SINCE President Muhammadu Buhari signed the Electoral Act 2010 Amendment Bill which enables the Independent National Electoral Commission, INEC, transmit results from the polling units to its national servers, he has consistently pledged to ensure that the 2023 elections will be free, fair and credible. 

The logical thing should have been for him to take ownership of the push for the quick passage of the National Electoral Offences Commission and Tribunal Bill, which has passed the second reading in the National Assembly. Doing so will instill a greater sense of mission and urgency on the lawmakers to expedite action on the Bill. 

INEC is almost the proverbial lone voice in the wilderness calling for a quick action on the Bill. If passed into law, the Bill has the capacity to reduce electoral offences to a minimum. It will indeed take some burden off the INEC in ensuring that violators of the laws (Constitution of the Federal Republic of Nigeria 1999 As Amended, the Electoral Act 2010 As Amended and INEC ’s Electoral Rules and Regulations, which define electoral offences and their punishments) will pay the price. 

It is disappointing that our renascent democracy has run for 23 years (the longest uninterrupted run) without concrete legal framework to deal with election violators. 

This is why our elections are bare- faced criminal enterprises where electoral officials, voters, party agents, political parties, candidates and 

security agents freely help themselves to steal the vote with impunity. How can any election be declared “free, fair and credible” when law-breakers almost never get to pay for their bold efforts to sabotage the people’s mandate? 

Nigeria has laws for every other activity under the sun except for, perhaps, the most important one: bringing electoral offenders to book. The importance of elections lies in the fact that this is the activity through which we choose our leaders. 

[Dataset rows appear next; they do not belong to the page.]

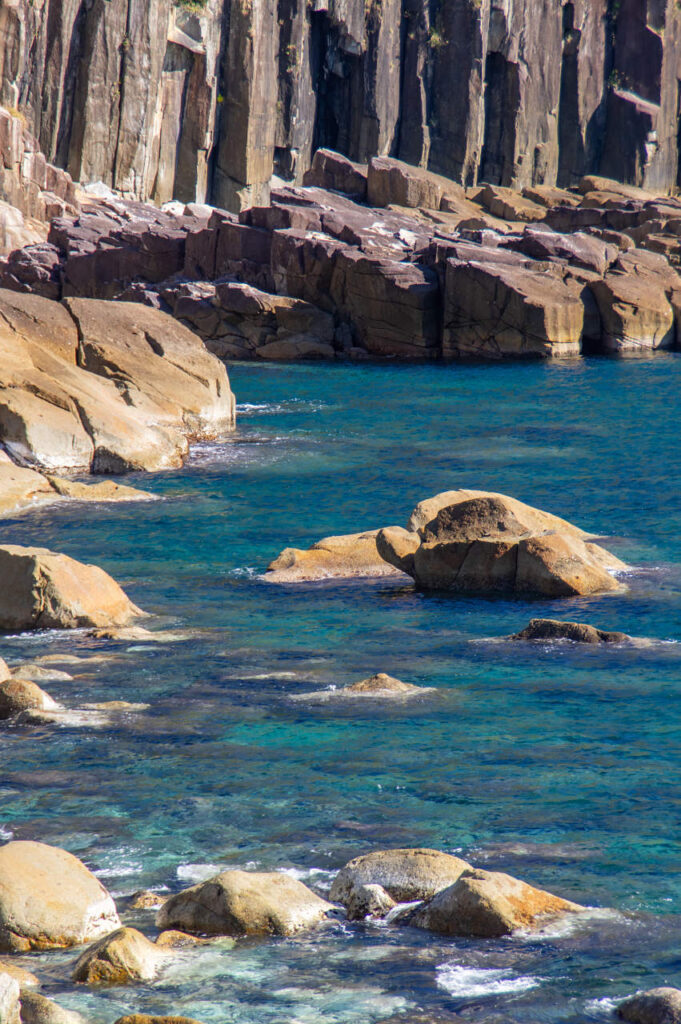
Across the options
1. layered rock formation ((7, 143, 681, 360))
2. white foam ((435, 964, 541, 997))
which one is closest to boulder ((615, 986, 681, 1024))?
white foam ((435, 964, 541, 997))

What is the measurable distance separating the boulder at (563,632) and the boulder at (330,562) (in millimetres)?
3845

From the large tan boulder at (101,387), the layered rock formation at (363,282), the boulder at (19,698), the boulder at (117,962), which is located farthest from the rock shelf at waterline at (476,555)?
the layered rock formation at (363,282)

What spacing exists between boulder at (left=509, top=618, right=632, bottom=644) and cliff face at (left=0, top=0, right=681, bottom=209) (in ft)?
175

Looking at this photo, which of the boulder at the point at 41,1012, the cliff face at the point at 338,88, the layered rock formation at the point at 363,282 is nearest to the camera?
the boulder at the point at 41,1012

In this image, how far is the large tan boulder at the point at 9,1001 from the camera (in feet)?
17.5

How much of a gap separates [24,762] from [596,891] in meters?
4.64

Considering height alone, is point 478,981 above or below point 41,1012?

If it is corrupt without mitigating mechanisms, its product will be no better. Corrupt election is the mother of all corruption. Anyone fighting corruption without cleaning out the electoral Augean stable is a pretender. 

The Justice Muhammadu Uwais Electoral Reform Committee Report of 2008 had spelt out comprehensive reform of our elections. 

It recommended the transfer of the power to appoint the INEC Chairman and Board to the National Judicial Commission since the President who is a party leader is a player in elections. It also called for the establishment of an electoral offences court. 

We must return to this document if we must have a truly independent Electoral Umpire as in Ghana. The Electoral Offences Tribunal, an independent body, must be activated at all levels and mandated to investigate, prosecute and dispense justice as quickly as possible. 

It is unrealistic to leave the pursuit of electoral offenders to INEC.